Problem statement:
Return the listing beneath precisely, with every line intact.

Exercise input:
■ ■ ■ ■
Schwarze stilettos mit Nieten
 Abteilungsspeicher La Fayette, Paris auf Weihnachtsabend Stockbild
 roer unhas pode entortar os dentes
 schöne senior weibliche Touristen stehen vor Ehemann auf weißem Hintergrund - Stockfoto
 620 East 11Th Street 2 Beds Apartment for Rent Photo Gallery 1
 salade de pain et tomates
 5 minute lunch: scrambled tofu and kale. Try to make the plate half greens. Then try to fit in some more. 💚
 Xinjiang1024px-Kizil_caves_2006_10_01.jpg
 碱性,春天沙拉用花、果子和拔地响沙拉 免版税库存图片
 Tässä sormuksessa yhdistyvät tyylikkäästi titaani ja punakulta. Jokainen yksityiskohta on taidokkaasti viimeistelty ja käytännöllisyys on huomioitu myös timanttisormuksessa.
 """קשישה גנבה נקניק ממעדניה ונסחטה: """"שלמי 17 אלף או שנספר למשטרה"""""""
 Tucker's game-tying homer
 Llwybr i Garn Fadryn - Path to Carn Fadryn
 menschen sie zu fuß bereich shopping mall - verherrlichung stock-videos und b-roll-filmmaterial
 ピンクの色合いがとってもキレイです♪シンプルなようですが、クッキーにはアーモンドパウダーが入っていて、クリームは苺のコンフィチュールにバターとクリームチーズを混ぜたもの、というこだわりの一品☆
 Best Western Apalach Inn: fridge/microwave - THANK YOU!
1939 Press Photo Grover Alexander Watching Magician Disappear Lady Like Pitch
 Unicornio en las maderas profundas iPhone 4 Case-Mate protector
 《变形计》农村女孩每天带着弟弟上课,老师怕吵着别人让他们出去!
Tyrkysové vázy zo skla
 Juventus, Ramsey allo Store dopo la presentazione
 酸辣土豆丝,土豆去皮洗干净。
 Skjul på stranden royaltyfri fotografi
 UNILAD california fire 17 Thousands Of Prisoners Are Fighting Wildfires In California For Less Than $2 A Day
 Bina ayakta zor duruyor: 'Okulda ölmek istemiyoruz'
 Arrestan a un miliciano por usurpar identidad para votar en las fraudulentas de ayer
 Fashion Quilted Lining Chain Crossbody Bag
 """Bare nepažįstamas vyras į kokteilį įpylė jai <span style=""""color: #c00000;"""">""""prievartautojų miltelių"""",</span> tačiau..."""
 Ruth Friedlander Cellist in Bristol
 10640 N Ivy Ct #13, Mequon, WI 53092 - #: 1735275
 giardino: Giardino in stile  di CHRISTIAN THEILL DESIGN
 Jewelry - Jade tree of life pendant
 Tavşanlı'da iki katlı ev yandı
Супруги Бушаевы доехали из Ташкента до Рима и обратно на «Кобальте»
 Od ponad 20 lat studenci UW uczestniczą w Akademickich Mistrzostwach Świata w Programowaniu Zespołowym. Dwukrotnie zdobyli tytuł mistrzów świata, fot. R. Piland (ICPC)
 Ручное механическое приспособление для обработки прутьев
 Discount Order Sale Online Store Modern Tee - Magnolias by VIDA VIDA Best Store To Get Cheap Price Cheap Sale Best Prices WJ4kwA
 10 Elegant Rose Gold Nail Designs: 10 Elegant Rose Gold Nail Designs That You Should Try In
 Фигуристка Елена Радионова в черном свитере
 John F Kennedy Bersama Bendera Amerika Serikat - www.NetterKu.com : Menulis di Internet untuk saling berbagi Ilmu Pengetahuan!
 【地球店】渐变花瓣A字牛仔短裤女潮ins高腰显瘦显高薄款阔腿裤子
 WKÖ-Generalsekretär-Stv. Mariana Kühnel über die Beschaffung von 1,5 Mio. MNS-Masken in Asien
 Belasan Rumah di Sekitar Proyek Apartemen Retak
■ ■ ■ ■
Result of the task:
Schwarze stilettos mit Nieten
 Abteilungsspeicher La Fayette, Paris auf Weihnachtsabend Stockbild
 roer unhas pode entortar os dentes
 schöne senior weibliche Touristen stehen vor Ehemann auf weißem Hintergrund - Stockfoto
 620 East 11Th Street 2 Beds Apartment for Rent Photo Gallery 1
 salade de pain et tomates
 5 minute lunch: scrambled tofu and kale. Try to make the plate half greens. Then try to fit in some more. 💚
 Xinjiang1024px-Kizil_caves_2006_10_01.jpg
 碱性,春天沙拉用花、果子和拔地响沙拉 免版税库存图片
 Tässä sormuksessa yhdistyvät tyylikkäästi titaani ja punakulta. Jokainen yksityiskohta on taidokkaasti viimeistelty ja käytännöllisyys on huomioitu myös timanttisormuksessa.
 """קשישה גנבה נקניק ממעדניה ונסחטה: """"שלמי 17 אלף או שנספר למשטרה"""""""
 Tucker's game-tying homer
 Llwybr i Garn Fadryn - Path to Carn Fadryn
 menschen sie zu fuß bereich shopping mall - verherrlichung stock-videos und b-roll-filmmaterial
 ピンクの色合いがとってもキレイです♪シンプルなようですが、クッキーにはアーモンドパウダーが入っていて、クリームは苺のコンフィチュールにバターとクリームチーズを混ぜたもの、というこだわりの一品☆
 Best Western Apalach Inn: fridge/microwave - THANK YOU!
1939 Press Photo Grover Alexander Watching Magician Disappear Lady Like Pitch
 Unicornio en las maderas profundas iPhone 4 Case-Mate protector
 《变形计》农村女孩每天带着弟弟上课,老师怕吵着别人让他们出去!
Tyrkysové vázy zo skla
 Juventus, Ramsey allo Store dopo la presentazione
 酸辣土豆丝,土豆去皮洗干净。
 Skjul på stranden royaltyfri fotografi
 UNILAD california fire 17 Thousands Of Prisoners Are Fighting Wildfires In California For Less Than $2 A Day
 Bina ayakta zor duruyor: 'Okulda ölmek istemiyoruz'
 Arrestan a un miliciano por usurpar identidad para votar en las fraudulentas de ayer
 Fashion Quilted Lining Chain Crossbody Bag
 """Bare nepažįstamas vyras į kokteilį įpylė jai <span style=""""color: #c00000;"""">""""prievartautojų miltelių"""",</span> tačiau..."""
 Ruth Friedlander Cellist in Bristol
 10640 N Ivy Ct #13, Mequon, WI 53092 - #: 1735275
 giardino: Giardino in stile  di CHRISTIAN THEILL DESIGN
 Jewelry - Jade tree of life pendant
 Tavşanlı'da iki katlı ev yandı
Супруги Бушаевы доехали из Ташкента до Рима и обратно на «Кобальте»
 Od ponad 20 lat studenci UW uczestniczą w Akademickich Mistrzostwach Świata w Programowaniu Zespołowym. Dwukrotnie zdobyli tytuł mistrzów świata, fot. R. Piland (ICPC)
 Ручное механическое приспособление для обработки прутьев
 Discount Order Sale Online Store Modern Tee - Magnolias by VIDA VIDA Best Store To Get Cheap Price Cheap Sale Best Prices WJ4kwA
 10 Elegant Rose Gold Nail Designs: 10 Elegant Rose Gold Nail Designs That You Should Try In
 Фигуристка Елена Радионова в черном свитере
 John F Kennedy Bersama Bendera Amerika Serikat - www.NetterKu.com : Menulis di Internet untuk saling berbagi Ilmu Pengetahuan!
 【地球店】渐变花瓣A字牛仔短裤女潮ins高腰显瘦显高薄款阔腿裤子
 WKÖ-Generalsekretär-Stv. Mariana Kühnel über die Beschaffung von 1,5 Mio. MNS-Masken in Asien
 Belasan Rumah di Sekitar Proyek Apartemen Retak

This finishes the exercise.